Accueil>Narcotrafic : de l'échelle locale à l'économie de plateforme

26.06.2025

Narcotrafic : de l'échelle locale à l'économie de plateforme

À l'occasion de la Journée internationale contre l'abus et le trafic de drogues (26 juin), découvrez le rapport sur le narcotrafic produit par Gabriel Feltran, directeur de recherche CNRS au Centre d’études européennes et de politique comparée (CEE) avec deux agents de la Direction des services pénitentiaires d'Outre-mer.

Intitulé “Les factions criminelles brésiliennes en Guyane”, il succède à un précédent rapport portant sur le trafic transatlantique (2023). Ce dernier avait donné lieu à la série documentaire à succès PCC, Secret Power sur HBO.

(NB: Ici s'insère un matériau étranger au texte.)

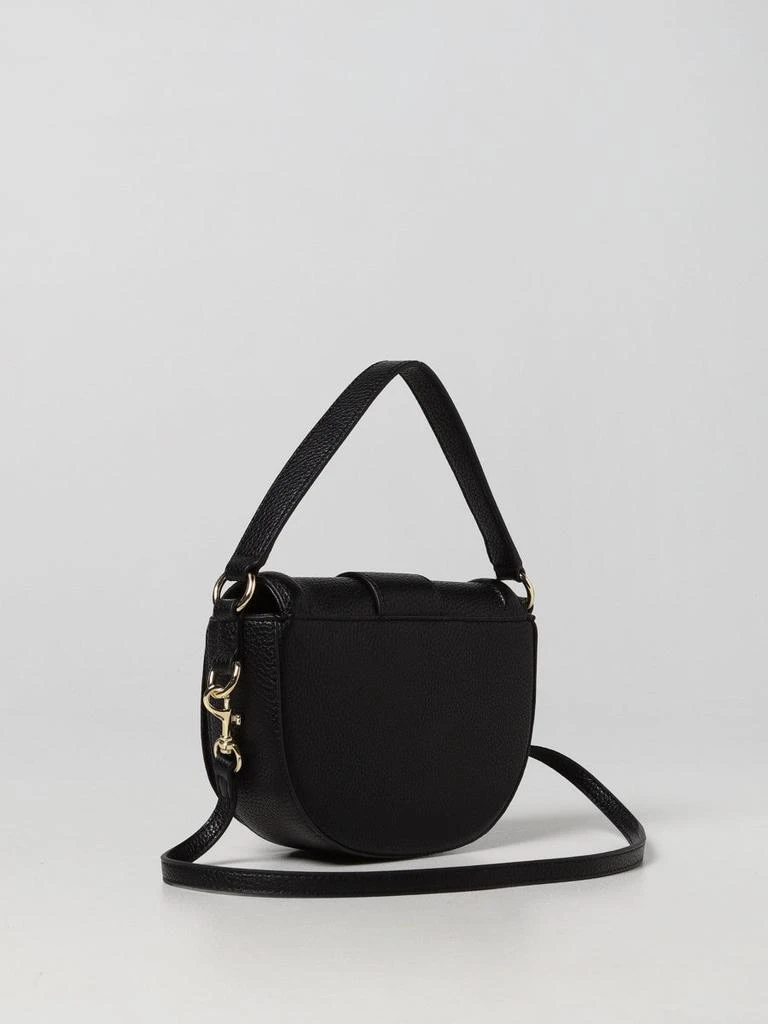 商品Versace|VERSACE JEANS WOMEN'S BAGS.,价格¥1105,第2张图片详细描述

Une violence locale qui cache un marché transnational sophistiqué

Depuis une dizaine d’années, le narcotrafic en Guyane a changé d'échelle, sur fond de mutation des marchés mondiaux de la drogue : le problème n’est plus seulement local et la violence n’est que la partie visible de l'activité des factions brésiliennes en Guyane, cachant un marché transatlantique tentaculaire. L'expansion du PCC, Primeiro Comando da Capital, acteur majeur de la régulation de la chaîne de valeur de la cocaïne, place la Guyane dans une chaîne globale de marchés illégaux et facilite sur le territoire les connexions entre trafic de cocaïne, orpaillage illégal, prostitution et blanchiment d'argent.

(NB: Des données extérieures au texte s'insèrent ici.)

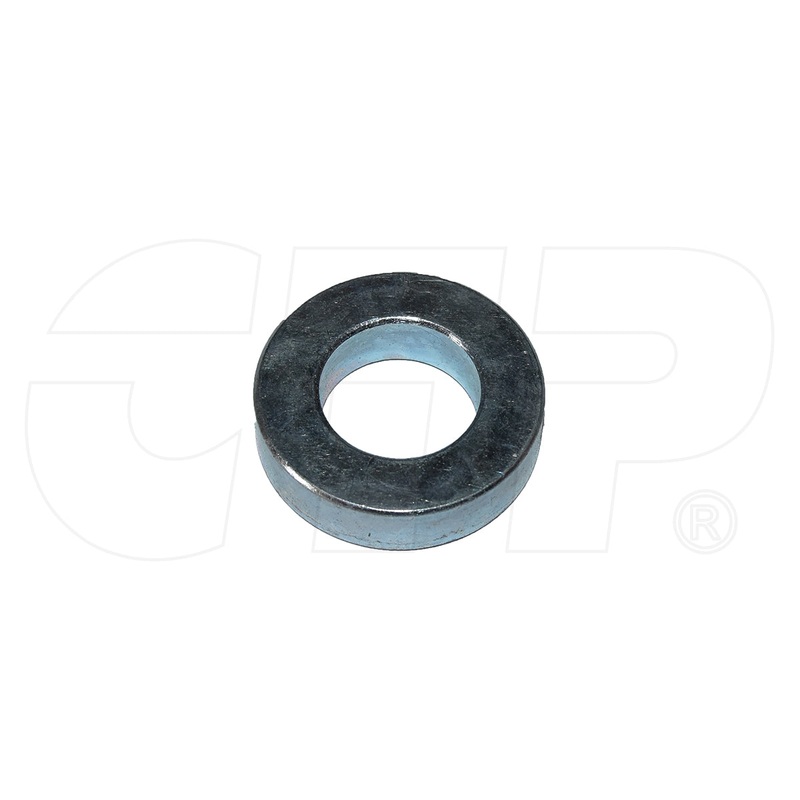 1984780 Washer-Har Fits Caterpillar Models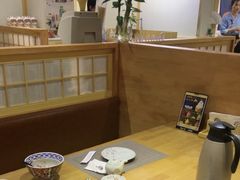 -鮨桐日本料理(望京店)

Voici trois des éléments clés issus du rapport :

  • La violence visible, issue des confrontations entre différentes factions brésiliennes rivales, n'est que la partie émergée de leurs activités. Ces violences et leurs acteurs, généralement des jeunes précaires, masquent une évolution plus profonde de l'expansion des marchés criminels en Guyane et de la régulation logistique du marché transatlantique de la cocaïne ;
  • Le phénomène dépasse le cadre local guyanais. Les observations rappellent ce qui s'est produit au Brésil, lorsque les factions nées dans certains États se sont étendues à d'autres, de proche en proche ;
  • Ces changements ont comme toile de fond une mutation des marchés mondiaux de la drogue évoluant vers une économie de plateforme. Ainsi, le PCC devient un hub auquel se rattachent une myriade d'auto-entrepreneurs, des producteurs d'un côté eux revendeurs de l'autre, en passant par les transporteurs.

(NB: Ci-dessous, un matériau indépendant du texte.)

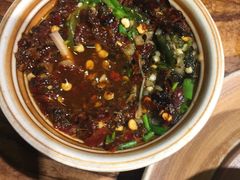 -亮欢寨酸汤鱼(沙冲路店)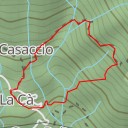 thumbnail for Strada Statale 549 di Macugnaga - Calasca-Castiglione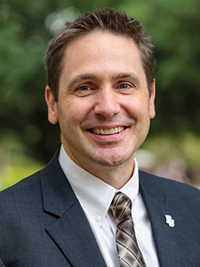 Jason Carter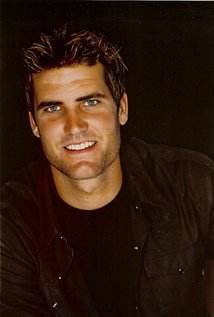 Jeremy Fitzgerald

L'entretien vidéo avec Gabriel Feltran

La méthodologie

Cette recherche, réalisée entre novembre 2023 et décembre 2024, a mobilisé une revue de littérature sur les dynamiques criminelles et les factions brésiliennes en Guyane, et des méthodes qualitatives sur le terrain (observations ethnographiques dans le centre pénitentiaire et dans des quartiers de différentes localités, entretiens semi-structurés de détenus, collecte et analyse de documentation complémentaire).

Les trois auteurs ont aussi échangé avec le Commandement de la gendarmerie de l'Outre-mer, un ancien magistrat, et avec un chercheur spécialiste de l'orpaillage illégal en Guyane.